Selected extract:
Not to rain on the parade here, please continue throwing out books as you please. But I think the fantasy genre is too big and diverse for anyone(except maybe Ravana) to 'master'. It all hinges on the question of what fantasy is, and that's different for everyone. We all want something different out of our fantasy. Some people want steampunk, some people want traditional epic fantasy with elves and dwarves, and some of us are content with just humans running around butchering each other for our own selfish power-mad reasons.

The only titles I feel compelled throw out there are:
_A Song of Ice and Fire_ series, by George R.R. Martin
_The First Law_ trilogy, by Joe Abercrombie
_Talion: Revenant_ by Michael Stackpole
_Villains by Necessity_ by Eve Forward
_Neverwhere_ by Neil Gaiman (much better than _American Gods_ IMO)
Either pair of David Edding's Series, either _Belgariad/Malloreon_ or _Elenium/Tamuli_


----------



## Ophiucha

Still, whether you are writing about elves romancing teenage girls or a mad man cutting open a dragon, there are books that are somewhat universally acknowledged as classics in the genre, and those books that are particularly well liked by many fantasy readers and writers. Obviously there are thousands of fantasy books out there, but I'd say no sensible list of them could be without Tolkien, LeGuin, Pratchett, etc., and I think most would agree.


----------



## Ravana

Donny Bruso said:


> I think the fantasy genre is too big and diverse for anyone(except maybe Ravana) to 'master'



Thank you.  But I can hardly claim that, either… any more than I am "master" of any field: I'm just too unfocused. I do breadth far more than depth.

Ophiucha's list is in my opinion a good starting point–but I suspect our tastes are somewhat broader than many other people's. If one were prepping for a doctoral exam in English fantasy literature, everything on the first of her two lists would unquestionably be on your required reading list. Lit departments tend to be rather conservative in outlook, however (not wanting to bestow the cherished "classic" label on anything overhastily), so they'd be less likely to put anything published within their own lifetimes on it. So while the works on the list almost certainly belong there, they may not suit everyone's tastes: apart from a couple I'm not sure of, all of them were written prior to 1960, most decades earlier than that, and except for Lewis and Tolkien, none could be described as being "modern" in style or diction (Peake's language could be, but his style is very much reminiscent of Dickens)–in many cases, the author deliberately employs archaisms, and to a far greater extent than Spenser ever dreamed of.

Given problem A:
Translate the sentence "We all want something different out of our fantasy." from the thread on fantasy reading into Spanish.
Given problem B:
Retype the passage of the thread on fantasy reading from "## Ophiucha" up to and including "most would agree.".
Given problem C:
In the thread on fantasy reading, which two authors does Ravana except from the statement that none of the listed works could be described as "modern" in style or diction?

Data segment:
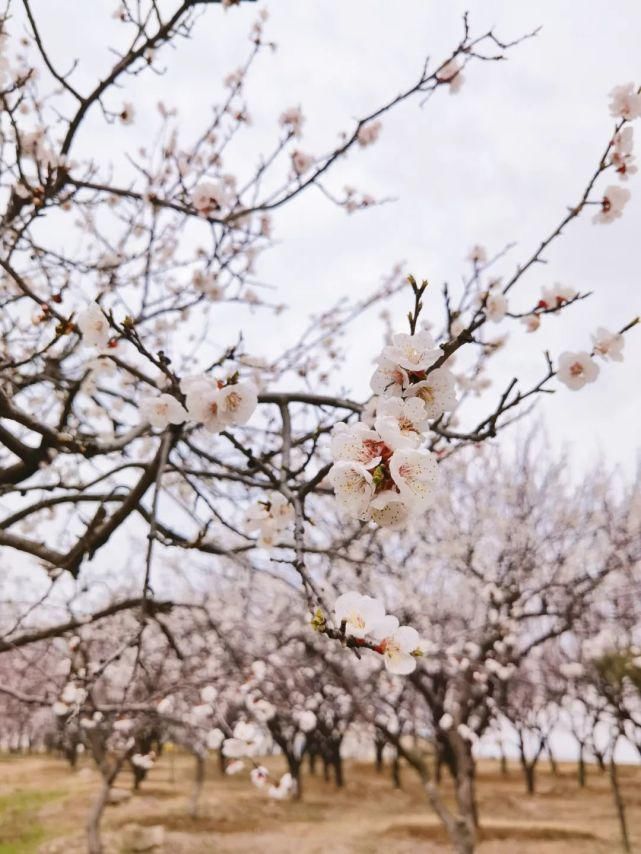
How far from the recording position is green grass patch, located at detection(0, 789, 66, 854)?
9.68 metres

Task output A:
Todos queremos algo diferente de nuestra fantasía.

Task output B:
## Ophiucha

Still, whether you are writing about elves romancing teenage girls or a mad man cutting open a dragon, there are books that are somewhat universally acknowledged as classics in the genre, and those books that are particularly well liked by many fantasy readers and writers. Obviously there are thousands of fantasy books out there, but I'd say no sensible list of them could be without Tolkien, LeGuin, Pratchett, etc., and I think most would agree.

Task output C:
Lewis and Tolkien.